▸ **EXTRAIT FOURNI**

····················

Les professionnels de la cybersécurité dans la région Asie-Pacifique sont souvent confrontés à un stress lié à leur travail.
Des études montrent que la majorité des travailleurs du secteur ressentent un épuisement professionnel, avec jusqu’à 90 % des employés touchés à divers degrés. Les principales causes de ce burnout incluent un manque de ressources et la fatigue liée aux alertes, entraînant une anxiété ou un désengagement chez les employés.
Des dirigeants de l’entreprise australienne de cybersécurité Tesserent ont partagé des conseils pour les responsables de la sécurité de l’information (CISO) souhaitant préserver leur santé mentale dans ce secteur. Ces recommandations ont été formulées dans le cadre de la journée R U OK? en Australie, une initiative axée sur la santé mentale.
Importance de la santé mentale pour les CISO
Les problèmes de santé mentale touchent de nombreux métiers dans le domaine de la cybersécurité. Les postes de CISO, en particulier, sont réputés pour leur niveau de stress élevé, en raison d’un environnement de menaces constant et croissant.
Ce stress a poussé certains professionnels à envisager des changements de carrière radicaux. À l’échelle mondiale, Gartner prévoit qu’environ la moitié des leaders en cybersécurité changeront d’emploi d’ici fin 2025, avec environ un quart d’entre eux se dirigeant vers d’autres rôles. Par ailleurs, l’organisme de l’industrie de la cybersécurité en Australie, AustCyber, estime que le pays manquera de 17 000 professionnels de la sécurité au cours des deux prochaines années.
Le burnout pousse les professionnels de la cybersécurité à quitter le secteur
Les dirigeants de Tesserent ont été témoins de l’épuisement professionnel dans le secteur de la cybersécurité en Australie.
Patrick Butler, partenaire directeur des services gérés et professionnels, a déclaré connaître plusieurs CISO qui ont quitté leurs postes pour se tourner vers d’autres carrières ou des rôles en cybersécurité en dehors de la réponse aux incidents.
Jason Plumridge, CISO de Tesserent, a également observé le stress et la pression auxquels d’autres CISO font face.
« Je dirais qu’en moyenne, 50 % des CISO et autres leaders en sécurité changent de poste en raison du stress et du manque de soutien », a-t-il affirmé. « Cependant, les statistiques mondiales indiquent que le taux de rotation est encore plus élevé. »

····················

▸ **DONNÉES FOURNIES**
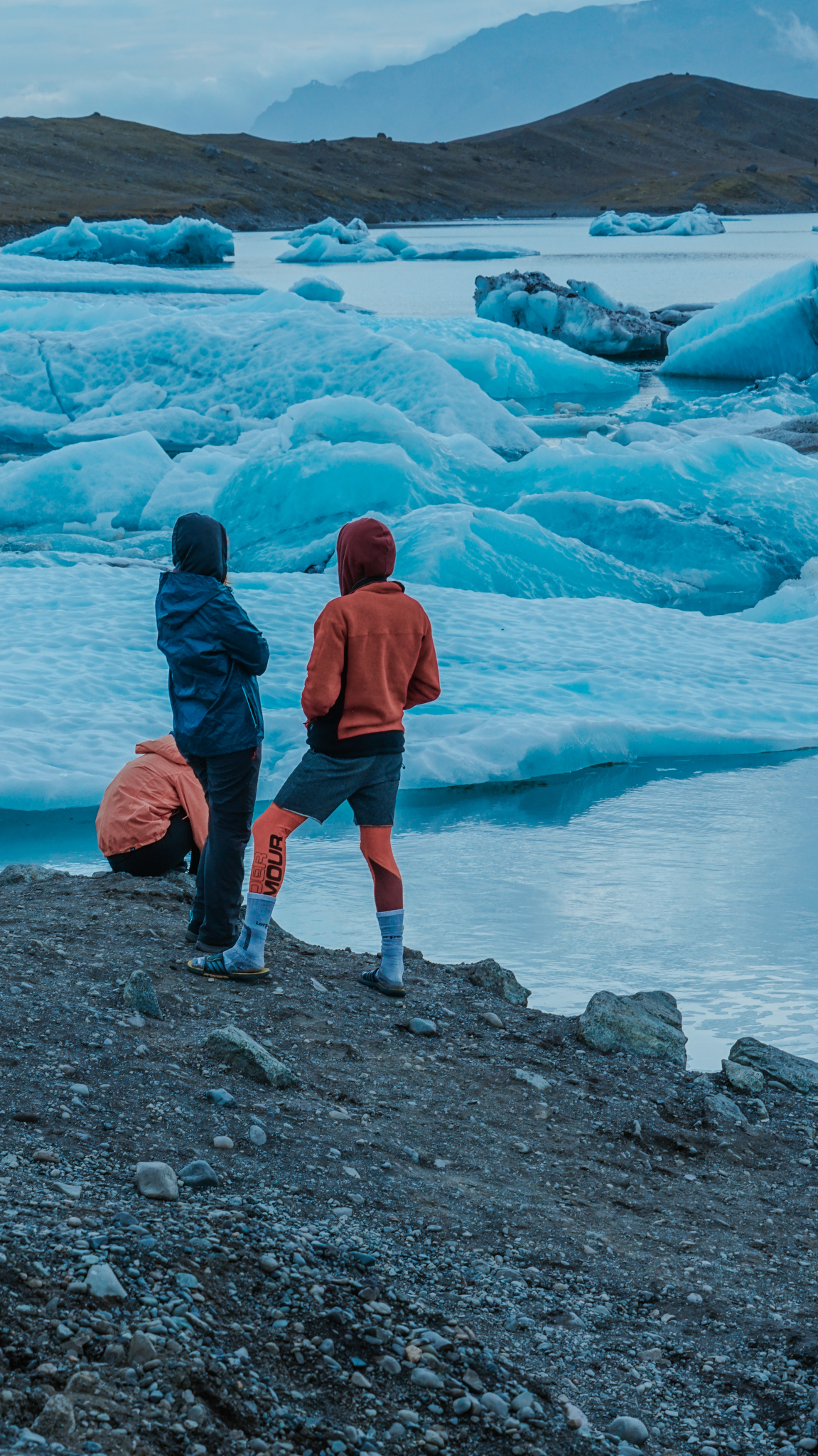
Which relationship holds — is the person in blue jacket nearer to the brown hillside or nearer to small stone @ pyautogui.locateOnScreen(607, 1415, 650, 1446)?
small stone @ pyautogui.locateOnScreen(607, 1415, 650, 1446)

····················

▸ **LISTE DES TÂCHES**
A: Recopiez l'extrait sur le burnout en cybersécurité de « Importance de la » à « deux prochaines années. ».
B: Poursuivez l'extrait sur le burnout en cybersécurité à partir de sa dernière phrase.
La liste constitue un document à part, distinct de l'extrait sur le burnout en cybersécurité.

▸ **RÉPONSES FINALES**
A:
Importance de la santé mentale pour les CISO
Les problèmes de santé mentale touchent de nombreux métiers dans le domaine de la cybersécurité. Les postes de CISO, en particulier, sont réputés pour leur niveau de stress élevé, en raison d’un environnement de menaces constant et croissant.
Ce stress a poussé certains professionnels à envisager des changements de carrière radicaux. À l’échelle mondiale, Gartner prévoit qu’environ la moitié des leaders en cybersécurité changeront d’emploi d’ici fin 2025, avec environ un quart d’entre eux se dirigeant vers d’autres rôles. Par ailleurs, l’organisme de l’industrie de la cybersécurité en Australie, AustCyber, estime que le pays manquera de 17 000 professionnels de la sécurité au cours des deux prochaines années.

B:
Mark Jones, partenaire senior chez Tesserent, a également constaté que de nombreuses personnes s’épuisent et quittent le secteur de la cybersécurité.
« Je connais au moins cinq anciens professionnels de haut niveau qui ont quitté l’industrie parce que la pression incessante était trop forte », a-t-il déclaré. « Le travail en dehors des heures normales est fréquent, ce qui peut avoir des répercussions sur les relations personnelles et le bien-être d’un individu. »
Silas Barnes, partenaire senior des services de sécurité offensive chez Tesserent, a également vu des CISO quitter leurs postes en raison du stress. « L’un d’eux a démissionné et a pris une année entière pour se remettre », a-t-il noté.
Stratégies pour gérer la santé mentale des CISO
Préparation adéquate
Butler admet qu’il était « totalement non préparé » au stress de la cybersécurité lorsqu’il a commencé sa carrière il y a 16 ans.
« J’ai mis beaucoup de temps à apprendre à gérer ce stress, et même maintenant, je n’y suis pas encore parvenu complètement », a-t-il déclaré.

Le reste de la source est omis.